Koresko v. Benistar et al., 1:04-CY-5183, United States District Court for the Northern District of Illinois (January 3, 2007) – obtained dismissal on behalf of pension plan provider of multiple claims including business torts, abuse of process, defamation and RICO claims through motions to dismiss (affirmed on appeal).

Department of Transportation v. 1.8273 Acres of Land, et al., 96-V-478 (Superior Court of Georgia, Butts County, 2001) – second chair in trial in which we successfully defended condemnation monies paid by the department of transportation from a claim by a third party, who claimed an interest in the land.

Mansour Properties v. Reinhardt College, Inc., 252 Ga. App. 214 (October 2001) – obtained summary judgment in dispute over a substantial commercial real estate commission. This favorable decision was upheld on appeal.

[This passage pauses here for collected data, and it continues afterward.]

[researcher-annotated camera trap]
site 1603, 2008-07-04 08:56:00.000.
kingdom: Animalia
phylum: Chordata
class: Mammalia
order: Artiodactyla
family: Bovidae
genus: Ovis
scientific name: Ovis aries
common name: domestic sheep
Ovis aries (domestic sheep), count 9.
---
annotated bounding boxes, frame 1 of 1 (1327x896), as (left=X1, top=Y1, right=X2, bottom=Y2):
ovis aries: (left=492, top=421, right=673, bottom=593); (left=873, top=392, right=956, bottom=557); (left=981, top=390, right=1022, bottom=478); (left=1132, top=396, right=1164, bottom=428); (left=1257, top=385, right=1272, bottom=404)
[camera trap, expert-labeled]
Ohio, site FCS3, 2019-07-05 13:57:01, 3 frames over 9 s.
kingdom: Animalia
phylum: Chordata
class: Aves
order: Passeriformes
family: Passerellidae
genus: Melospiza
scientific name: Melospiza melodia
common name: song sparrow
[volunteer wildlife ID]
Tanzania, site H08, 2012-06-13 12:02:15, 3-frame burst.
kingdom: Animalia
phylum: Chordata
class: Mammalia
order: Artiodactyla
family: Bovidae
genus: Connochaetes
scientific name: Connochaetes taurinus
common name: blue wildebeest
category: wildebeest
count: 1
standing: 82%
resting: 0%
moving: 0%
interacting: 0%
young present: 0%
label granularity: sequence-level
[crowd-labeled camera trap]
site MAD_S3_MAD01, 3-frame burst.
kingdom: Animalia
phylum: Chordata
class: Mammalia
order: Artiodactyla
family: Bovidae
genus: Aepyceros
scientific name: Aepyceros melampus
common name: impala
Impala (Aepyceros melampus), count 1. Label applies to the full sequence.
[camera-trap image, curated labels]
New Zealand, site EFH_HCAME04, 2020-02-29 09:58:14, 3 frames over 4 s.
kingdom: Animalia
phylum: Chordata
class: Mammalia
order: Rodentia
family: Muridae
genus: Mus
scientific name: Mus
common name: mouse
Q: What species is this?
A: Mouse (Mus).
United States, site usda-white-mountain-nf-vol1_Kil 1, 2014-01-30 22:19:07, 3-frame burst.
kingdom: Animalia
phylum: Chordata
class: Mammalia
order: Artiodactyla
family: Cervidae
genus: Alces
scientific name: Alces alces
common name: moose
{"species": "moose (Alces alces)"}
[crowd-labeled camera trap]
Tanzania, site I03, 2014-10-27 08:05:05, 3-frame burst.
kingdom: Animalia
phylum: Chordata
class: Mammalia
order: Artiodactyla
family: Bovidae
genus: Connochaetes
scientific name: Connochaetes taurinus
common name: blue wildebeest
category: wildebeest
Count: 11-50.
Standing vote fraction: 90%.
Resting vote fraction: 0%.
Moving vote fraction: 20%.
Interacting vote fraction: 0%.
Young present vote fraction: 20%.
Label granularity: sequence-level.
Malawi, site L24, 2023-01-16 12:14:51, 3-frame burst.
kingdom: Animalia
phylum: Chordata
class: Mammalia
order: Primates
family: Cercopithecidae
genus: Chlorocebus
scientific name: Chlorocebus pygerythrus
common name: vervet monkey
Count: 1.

General Liability Litigation
Blakely v. Nations Roof et al., St. Louis County Circuit Court (Missouri 2018) successfully defended hotel in roof collapse case by securing nuisance value settlement from plaintiff and securing much larger settlement against co-defendant for defense costs based upon contractual indemnity cross-claim.

Congdon v. Cheapcaribbean.com, Inc., 2017 WL 5059960 (N.D. Ill. November 3, 2017) successfully dismissed personal injury case arising out of an injury in Mexico on motion to dismiss based upon lack of personal jurisdiction.

Schromm v. Am Resorts, LLC (Circuit Court of St. Louis City 2017) successfully prosecuted motion to dismiss case against AM Resorts for lack of person jurisdiction based upon personal injury suffered in a night club in the Caribbean. 

Blash v. Caliacco Construction v. National Water Main Cleaning Company, Worcester Superior Court (2011) – defense verdict for National Water Main Cleaning Company after trial regarding contract indemnification claim brought by Caliacco against National Water Main Cleaning Company relating to liability for employee who was crushed by a forklift.

Collection/Consumer Statutory Defense
Melrose Credit Union (Cook County, IL 2018) overcame various motions to dismiss on dozens of collection efforts involving substantial loans secured by Chicago taxi medallions. 

Delgado v. Client Services, Inc., 2018 WL 1193741 (March 7, 2018 N.D. Ill) successfully dismissed FDCPA action on motion to dismiss based upon the determination that the inclusion of “0” interest in a dunning letter is not misleading.

Arbitrations
Stroud v. MacCready-MiIler and Financial Planning Systems, Inc. FINRA No. 08-2927 (2009) – tried arbitration case to verdict: defense verdict on all claims. Claim involved assertion that respondents breached fiduciary duties by failing to monitor account and suggest removal of funds to pay mortgage.

U.S. Life Ins. Co. v. Transamerica Occidental Life Insurance Co. – in a private arbitration (2006) hearing involving an insurer/reinsurer dispute, helped insurer obtain a substantial award against the reinsurer.

Jatzo v. American General Equity Services Corp., NASD No. 05-2397 (2006) – tried arbitration case through first half of final hearing. Settled on very favorable terms at the conclusion of claimants’ case. Claim involved assertion that respondents placed claimants in unsuitable investments.